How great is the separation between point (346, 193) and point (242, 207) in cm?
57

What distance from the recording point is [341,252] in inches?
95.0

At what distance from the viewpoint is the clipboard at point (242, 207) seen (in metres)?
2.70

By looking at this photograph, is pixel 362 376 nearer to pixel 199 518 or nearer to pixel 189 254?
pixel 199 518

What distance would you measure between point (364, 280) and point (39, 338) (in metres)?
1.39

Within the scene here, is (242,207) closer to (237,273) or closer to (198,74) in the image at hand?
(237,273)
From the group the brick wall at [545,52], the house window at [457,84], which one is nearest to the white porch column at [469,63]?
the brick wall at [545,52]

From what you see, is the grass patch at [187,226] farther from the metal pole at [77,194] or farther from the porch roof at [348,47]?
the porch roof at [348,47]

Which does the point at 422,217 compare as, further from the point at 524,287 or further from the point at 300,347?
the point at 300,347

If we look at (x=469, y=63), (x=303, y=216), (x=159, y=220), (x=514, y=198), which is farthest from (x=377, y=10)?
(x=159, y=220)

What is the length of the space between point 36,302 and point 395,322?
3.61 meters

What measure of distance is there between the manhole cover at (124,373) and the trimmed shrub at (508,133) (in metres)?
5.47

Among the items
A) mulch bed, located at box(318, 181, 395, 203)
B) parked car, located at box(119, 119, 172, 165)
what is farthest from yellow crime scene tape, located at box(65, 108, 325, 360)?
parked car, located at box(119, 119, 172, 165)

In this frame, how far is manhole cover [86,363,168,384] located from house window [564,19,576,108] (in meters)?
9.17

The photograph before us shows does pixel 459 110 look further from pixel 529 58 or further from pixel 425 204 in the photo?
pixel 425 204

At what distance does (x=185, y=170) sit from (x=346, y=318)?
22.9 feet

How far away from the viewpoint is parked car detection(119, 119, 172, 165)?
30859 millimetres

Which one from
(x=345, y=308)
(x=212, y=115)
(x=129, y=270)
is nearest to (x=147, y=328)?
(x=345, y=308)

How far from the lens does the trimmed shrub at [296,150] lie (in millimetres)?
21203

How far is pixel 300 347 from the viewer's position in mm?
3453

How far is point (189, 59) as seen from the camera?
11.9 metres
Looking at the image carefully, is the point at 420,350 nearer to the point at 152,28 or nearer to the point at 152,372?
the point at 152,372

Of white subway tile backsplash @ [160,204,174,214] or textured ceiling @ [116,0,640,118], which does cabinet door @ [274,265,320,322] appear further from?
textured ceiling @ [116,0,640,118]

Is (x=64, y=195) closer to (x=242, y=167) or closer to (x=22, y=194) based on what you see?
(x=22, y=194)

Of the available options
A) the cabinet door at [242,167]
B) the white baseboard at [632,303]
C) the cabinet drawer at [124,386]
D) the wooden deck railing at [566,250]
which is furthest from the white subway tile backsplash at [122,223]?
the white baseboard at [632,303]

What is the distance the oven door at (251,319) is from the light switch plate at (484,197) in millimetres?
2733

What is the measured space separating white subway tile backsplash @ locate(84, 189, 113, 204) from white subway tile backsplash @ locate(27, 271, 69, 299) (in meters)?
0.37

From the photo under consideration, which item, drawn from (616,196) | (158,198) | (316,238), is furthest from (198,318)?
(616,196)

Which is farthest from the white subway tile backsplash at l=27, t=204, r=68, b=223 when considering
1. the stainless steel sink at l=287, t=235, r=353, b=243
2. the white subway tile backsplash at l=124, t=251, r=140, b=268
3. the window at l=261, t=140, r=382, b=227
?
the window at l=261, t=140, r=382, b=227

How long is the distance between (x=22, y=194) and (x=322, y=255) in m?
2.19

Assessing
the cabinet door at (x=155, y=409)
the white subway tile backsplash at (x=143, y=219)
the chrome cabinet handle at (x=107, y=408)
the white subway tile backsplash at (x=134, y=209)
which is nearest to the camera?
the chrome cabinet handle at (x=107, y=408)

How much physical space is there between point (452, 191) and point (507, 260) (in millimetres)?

## What is needed
Copy out every row above word for word, keeping each line in its original order.

## Written answer
How great is the separation between point (346, 193) and point (242, 207) in cm?
57

What distance from the recording point is [341,252] in inches?
95.0

At what distance from the viewpoint is the clipboard at point (242, 207) seen (in metres)?
2.70

By looking at this photograph, is pixel 362 376 nearer to pixel 199 518 or nearer to pixel 189 254?
pixel 199 518

What distance would you measure between point (364, 280) and point (39, 338) (in metres)?
1.39

Within the scene here, is (242,207) closer to (237,273) or closer to (198,74) in the image at hand?
(237,273)
From the group the brick wall at [545,52], the house window at [457,84], which one is nearest to the white porch column at [469,63]?
the brick wall at [545,52]

From what you see, is the grass patch at [187,226] farther from the metal pole at [77,194] or farther from the porch roof at [348,47]?
the porch roof at [348,47]

Which does the point at 422,217 compare as, further from the point at 524,287 or further from the point at 300,347?
the point at 300,347

If we look at (x=469, y=63), (x=303, y=216), (x=159, y=220), (x=514, y=198), which is farthest from (x=377, y=10)?
(x=159, y=220)

What is the length of the space between point 36,302 and point 395,322?
3.61 meters

What measure of distance is there between the manhole cover at (124,373) and the trimmed shrub at (508,133) (in metres)?
5.47

Among the items
A) mulch bed, located at box(318, 181, 395, 203)
B) parked car, located at box(119, 119, 172, 165)
what is farthest from yellow crime scene tape, located at box(65, 108, 325, 360)?
parked car, located at box(119, 119, 172, 165)

In this frame, how far is manhole cover [86,363,168,384] located from house window [564,19,576,108] (in meters)?
9.17

The photograph before us shows does pixel 459 110 look further from pixel 529 58 or further from pixel 425 204 in the photo?
pixel 425 204

At what distance does (x=185, y=170) sit from (x=346, y=318)?
22.9 feet

How far away from the viewpoint is parked car detection(119, 119, 172, 165)?
30859 millimetres

Which one from
(x=345, y=308)
(x=212, y=115)
(x=129, y=270)
is nearest to (x=147, y=328)?
(x=345, y=308)

How far from the lens does the trimmed shrub at [296,150] lie (in millimetres)?
21203

How far is pixel 300 347 from the viewer's position in mm?
3453

How far is point (189, 59) as seen from the camera?
11.9 metres
Looking at the image carefully, is the point at 420,350 nearer to the point at 152,28 or nearer to the point at 152,372?
the point at 152,372

Of white subway tile backsplash @ [160,204,174,214] or textured ceiling @ [116,0,640,118], which does cabinet door @ [274,265,320,322] appear further from?
textured ceiling @ [116,0,640,118]

Is (x=64, y=195) closer to (x=242, y=167) or closer to (x=22, y=194) based on what you see?
(x=22, y=194)

Of the available options
A) the cabinet door at [242,167]
B) the white baseboard at [632,303]
C) the cabinet drawer at [124,386]
D) the wooden deck railing at [566,250]
which is furthest from the white subway tile backsplash at [122,223]?
the white baseboard at [632,303]

What is the distance the oven door at (251,319) is from the light switch plate at (484,197) in millimetres?
2733

What is the measured space separating white subway tile backsplash @ locate(84, 189, 113, 204) from white subway tile backsplash @ locate(27, 271, 69, 299) (in meters)?
0.37

From the photo under consideration, which item, drawn from (616,196) | (158,198) | (316,238), is furthest from (198,318)?
(616,196)

Which is farthest from the white subway tile backsplash at l=27, t=204, r=68, b=223 when considering
1. the stainless steel sink at l=287, t=235, r=353, b=243
2. the white subway tile backsplash at l=124, t=251, r=140, b=268
3. the window at l=261, t=140, r=382, b=227
?
the window at l=261, t=140, r=382, b=227

How long is the distance between (x=22, y=194) and (x=322, y=255) in m?
2.19

Assessing
the cabinet door at (x=155, y=409)
the white subway tile backsplash at (x=143, y=219)
the chrome cabinet handle at (x=107, y=408)
the white subway tile backsplash at (x=134, y=209)
which is nearest to the camera?
the chrome cabinet handle at (x=107, y=408)

How much physical space is there between point (452, 191) and point (507, 260) (in millimetres)?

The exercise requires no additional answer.